### [Task directions]
The full set of records must be returned exactly, character for character.

### [Data in this exercise]
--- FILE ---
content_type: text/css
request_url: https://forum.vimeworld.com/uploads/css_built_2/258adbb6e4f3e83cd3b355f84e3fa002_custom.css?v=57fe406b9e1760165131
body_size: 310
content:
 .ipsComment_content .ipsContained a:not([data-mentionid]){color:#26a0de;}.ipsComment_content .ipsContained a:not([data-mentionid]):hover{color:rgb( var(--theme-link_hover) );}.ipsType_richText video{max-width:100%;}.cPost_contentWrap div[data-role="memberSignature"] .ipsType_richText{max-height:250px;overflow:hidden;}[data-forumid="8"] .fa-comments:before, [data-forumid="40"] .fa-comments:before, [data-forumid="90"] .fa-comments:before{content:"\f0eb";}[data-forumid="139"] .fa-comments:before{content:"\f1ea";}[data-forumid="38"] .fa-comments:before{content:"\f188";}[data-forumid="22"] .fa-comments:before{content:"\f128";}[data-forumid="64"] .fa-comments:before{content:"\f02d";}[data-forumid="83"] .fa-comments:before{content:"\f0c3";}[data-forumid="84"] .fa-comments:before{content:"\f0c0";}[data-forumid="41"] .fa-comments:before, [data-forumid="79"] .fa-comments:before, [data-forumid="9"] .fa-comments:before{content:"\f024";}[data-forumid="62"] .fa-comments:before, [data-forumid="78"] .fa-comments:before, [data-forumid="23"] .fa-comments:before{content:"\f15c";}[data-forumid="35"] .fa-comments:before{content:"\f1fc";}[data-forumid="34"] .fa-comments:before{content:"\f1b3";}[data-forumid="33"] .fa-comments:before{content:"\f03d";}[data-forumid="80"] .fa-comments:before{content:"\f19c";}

### [Written answer]
--- FILE ---
content_type: text/css
request_url: https://forum.vimeworld.com/uploads/css_built_2/258adbb6e4f3e83cd3b355f84e3fa002_custom.css?v=57fe406b9e1760165131
body_size: 310
content:
 .ipsComment_content .ipsContained a:not([data-mentionid]){color:#26a0de;}.ipsComment_content .ipsContained a:not([data-mentionid]):hover{color:rgb( var(--theme-link_hover) );}.ipsType_richText video{max-width:100%;}.cPost_contentWrap div[data-role="memberSignature"] .ipsType_richText{max-height:250px;overflow:hidden;}[data-forumid="8"] .fa-comments:before, [data-forumid="40"] .fa-comments:before, [data-forumid="90"] .fa-comments:before{content:"\f0eb";}[data-forumid="139"] .fa-comments:before{content:"\f1ea";}[data-forumid="38"] .fa-comments:before{content:"\f188";}[data-forumid="22"] .fa-comments:before{content:"\f128";}[data-forumid="64"] .fa-comments:before{content:"\f02d";}[data-forumid="83"] .fa-comments:before{content:"\f0c3";}[data-forumid="84"] .fa-comments:before{content:"\f0c0";}[data-forumid="41"] .fa-comments:before, [data-forumid="79"] .fa-comments:before, [data-forumid="9"] .fa-comments:before{content:"\f024";}[data-forumid="62"] .fa-comments:before, [data-forumid="78"] .fa-comments:before, [data-forumid="23"] .fa-comments:before{content:"\f15c";}[data-forumid="35"] .fa-comments:before{content:"\f1fc";}[data-forumid="34"] .fa-comments:before{content:"\f1b3";}[data-forumid="33"] .fa-comments:before{content:"\f03d";}[data-forumid="80"] .fa-comments:before{content:"\f19c";}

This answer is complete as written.